Random Apple Memory
Apple’s continuing quest to “fix TV” began more than 20 years ago, remembers Adam Banks
Interactive TV in the early 1990s? Well, sort of. Plus, what to expect next issue…
In the early 1990s, tech was all about multimedia: the convergence of computers and entertainment. CD-ROM, the hybrid format that allowed programs and video to be delivered on audio discs, brought moving pictures to PC and Macintosh screens in an exciting new genre of software bridging the gap between games and films. But the big money was still in television, and Apple CEO John Sculley wanted a piece of it.
The ingredients of a digital TV service would be a network supplying interactive content, and hardware to receive it. Apple already had hardware, and the Power Macintosh Quadra 605 (the “pizza box Mac”) was quickly dressed up as a set-top device. You can still read its manual in Apple’s official user document archive ( bit.ly/inter_tvbox). Using the supplied remote control, users would select, play and pause programs from an “interactive video service.”

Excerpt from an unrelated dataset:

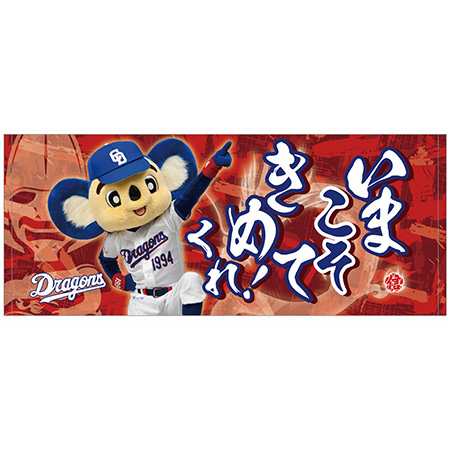 昇竜応援歌フェイスタオル（いまこそきめてくれ）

Apple’s first partner to provide such a feed would be British Telecom (BT), the giant UK company formed a decade earlier by the privatization of the country’s telephone service. The Interactive Multimedia Service, described by BT as the world’s first truly interactive video-ondemand trial, was tested in 1994 across 2,500 households in English suburbia.
A contemporary promotional video ( bit.ly/bt_inter_tv) shows the Interactive Television Box accessing not only a range of TV shows, but also Nintendo video games, implying a partnership of which few other records exist. Trials also began in the US in 1995, and legend has it that as many as a thousand boxes were installed in Disneyland hotel rooms.
But the technology was too immature for standards to be established, and neither this nor any other multimedia broadcast platform caught on. It would be a different revolution – the rise of the web – that eventually changed TV forever.